In the next screen shot we are going to take a mixed number of inches and a fractional part of an inch and subtract another inch and a fractional number from that.  Here goes nothing and I hope you understand my dialogue here in describing this procedure.  Using the metal center slide we move it to an alignment position where the three and three sixteenths of an inch will be subtracted by the “subtrahend” or bottom edge of the two and a half inch mark.  This bottom edge mark would be the subtracting number.  Then what is sticking out on the extended end beyond the ruler is what is left over or your answer in this case which is eleven sixteenths.

You want to do another one?  Sure hope I’m not losing any one here with my explanation, but not everyone is an engineer or other technically trained person that is going to be reading this article.  Okay then, how about this one which might be a little easier to understand.  Again using the Center Metal Slide, you have a measurement of five and a quarter inches that you align with the number you are taking away or subtracting from it by using the bottom edge which in this case it will be the three inch mark.    Yup, you got the correct answer that is sticking out the end and it is the same number you just did in your head.  Even I got that one.   It is much trickier when it comes to all those little sixteenth thingies but just as accurate.  Good eyes are important here for accuracy.   If you do not have them then this method probably will not help you very much.

One more for the road, okay?  We have six inches on the Center Metal Slide and we want to subtract two and eleven sixteenths from that number.  Align those two measurements up to one another and the answer is to the left side waiting for you to read it.   I hope this was helpful to some of you out there.

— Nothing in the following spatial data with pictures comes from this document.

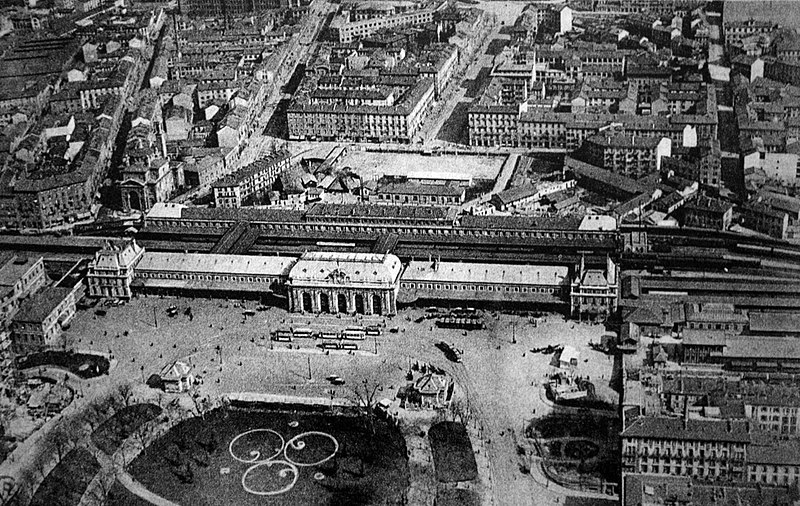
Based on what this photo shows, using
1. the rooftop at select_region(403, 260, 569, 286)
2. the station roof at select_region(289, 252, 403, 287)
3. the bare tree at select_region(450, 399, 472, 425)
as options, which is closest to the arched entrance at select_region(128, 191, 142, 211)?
the station roof at select_region(289, 252, 403, 287)

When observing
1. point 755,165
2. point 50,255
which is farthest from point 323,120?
point 755,165

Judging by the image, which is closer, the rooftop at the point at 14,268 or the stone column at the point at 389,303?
the stone column at the point at 389,303

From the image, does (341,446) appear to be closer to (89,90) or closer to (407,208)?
(407,208)

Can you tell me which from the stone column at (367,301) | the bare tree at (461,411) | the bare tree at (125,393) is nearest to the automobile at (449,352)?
the bare tree at (461,411)

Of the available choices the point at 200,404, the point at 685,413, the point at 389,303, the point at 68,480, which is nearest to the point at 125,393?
the point at 200,404

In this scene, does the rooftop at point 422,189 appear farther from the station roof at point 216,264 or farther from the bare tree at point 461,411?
the bare tree at point 461,411

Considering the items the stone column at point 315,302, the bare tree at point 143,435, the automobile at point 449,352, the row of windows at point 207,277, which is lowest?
the bare tree at point 143,435

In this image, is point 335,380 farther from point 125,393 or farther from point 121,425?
point 121,425

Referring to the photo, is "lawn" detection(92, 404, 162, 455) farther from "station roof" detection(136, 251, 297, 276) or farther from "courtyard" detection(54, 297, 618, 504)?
"station roof" detection(136, 251, 297, 276)
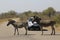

I thought it was a pretty darn nice trick that John showed me.  He put three years into aeronautical engineering college and then became an electrician.  No reason given.  I remember John laughing hard at me one day when he grabbed one of my old folding rulers out of my tool pouch to take some small measurements on a pipe high up in the ceiling.  After he climbed up this high ladder he could not read the ruler because all the numbers were worn off of that first segment of the ruler.  Our foreman was watching us when he yelled down at me and said, “How do you read this ruler with no numbers on it?”  I yelled back, “I don’t know about you buddy, but I have been in this business a long time now and I have all of those missing numbers memorized.”  I really thought he was going to fall off of the ladder that I was steadying for him.   I miss working with him.  Thanks John, for this cute trick you showed me long ago.  Hope this was educational or at least entertaining for some of you.  Bye for now.